- [EXERCISE REQUIREMENTS]: Reproduce all of the records below word for word, keeping every line and its order unchanged.
--- start of SUPPLIED DATA ---
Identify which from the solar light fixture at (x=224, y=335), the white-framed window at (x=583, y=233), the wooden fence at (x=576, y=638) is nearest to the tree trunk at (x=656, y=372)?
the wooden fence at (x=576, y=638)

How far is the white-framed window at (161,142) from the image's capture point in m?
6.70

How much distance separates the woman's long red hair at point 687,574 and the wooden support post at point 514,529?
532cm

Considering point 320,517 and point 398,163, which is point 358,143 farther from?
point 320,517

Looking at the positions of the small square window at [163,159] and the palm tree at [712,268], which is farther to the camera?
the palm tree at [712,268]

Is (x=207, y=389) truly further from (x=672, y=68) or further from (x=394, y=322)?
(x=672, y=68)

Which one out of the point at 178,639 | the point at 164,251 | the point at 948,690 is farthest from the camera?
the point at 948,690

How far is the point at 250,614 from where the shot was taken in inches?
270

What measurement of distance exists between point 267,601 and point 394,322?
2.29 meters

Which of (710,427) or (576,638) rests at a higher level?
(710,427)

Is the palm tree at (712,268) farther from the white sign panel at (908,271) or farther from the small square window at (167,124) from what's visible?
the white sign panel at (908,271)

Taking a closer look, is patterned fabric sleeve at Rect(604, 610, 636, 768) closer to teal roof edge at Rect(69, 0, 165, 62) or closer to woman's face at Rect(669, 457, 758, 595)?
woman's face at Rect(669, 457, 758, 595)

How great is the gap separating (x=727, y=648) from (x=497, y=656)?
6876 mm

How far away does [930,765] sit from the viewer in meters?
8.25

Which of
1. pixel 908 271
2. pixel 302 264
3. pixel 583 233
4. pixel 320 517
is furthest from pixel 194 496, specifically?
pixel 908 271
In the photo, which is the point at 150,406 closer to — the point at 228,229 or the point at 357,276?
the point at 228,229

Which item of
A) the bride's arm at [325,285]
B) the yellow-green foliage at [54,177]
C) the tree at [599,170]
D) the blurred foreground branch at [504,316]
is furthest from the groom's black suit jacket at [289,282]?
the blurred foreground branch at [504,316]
--- end of SUPPLIED DATA ---
- [REPLY]:
Identify which from the solar light fixture at (x=224, y=335), the white-framed window at (x=583, y=233), the wooden fence at (x=576, y=638) is nearest to the tree trunk at (x=656, y=372)?
the wooden fence at (x=576, y=638)

How far is the white-framed window at (161,142) from the image's capture point in m?
6.70

How much distance separates the woman's long red hair at point 687,574 and the wooden support post at point 514,529?
532cm

Considering point 320,517 and point 398,163, which is point 358,143 farther from?
point 320,517

Looking at the positions of the small square window at [163,159] and the palm tree at [712,268], which is farther to the camera?
the palm tree at [712,268]

Is (x=207, y=389) truly further from (x=672, y=68) or further from (x=394, y=322)?
(x=672, y=68)

Which one out of the point at 178,639 | the point at 164,251 | the point at 948,690 is farthest from the camera?
the point at 948,690

How far is the point at 250,614 from where the shot was taken in inches?
270

What measurement of distance exists between point 267,601 and point 394,322?
2.29 meters

Which of (710,427) or (576,638) rests at a higher level?
(710,427)

Is the palm tree at (712,268) farther from the white sign panel at (908,271) or farther from the small square window at (167,124) from what's visible?
the white sign panel at (908,271)

Taking a closer look, is patterned fabric sleeve at Rect(604, 610, 636, 768) closer to teal roof edge at Rect(69, 0, 165, 62) or closer to woman's face at Rect(669, 457, 758, 595)?
woman's face at Rect(669, 457, 758, 595)

How great is the gap separating (x=727, y=648) from (x=497, y=656)?
6876 mm

How far away does [930,765] sit from the viewer in meters?
8.25

Which of
1. pixel 908 271
2. pixel 302 264
3. pixel 583 233
4. pixel 320 517
is furthest from pixel 194 496, specifically?
pixel 908 271
In the photo, which is the point at 150,406 closer to — the point at 228,229 or the point at 357,276?
the point at 228,229

Which item of
A) the bride's arm at [325,285]
B) the yellow-green foliage at [54,177]
C) the tree at [599,170]
D) the blurred foreground branch at [504,316]
is furthest from the groom's black suit jacket at [289,282]?
the blurred foreground branch at [504,316]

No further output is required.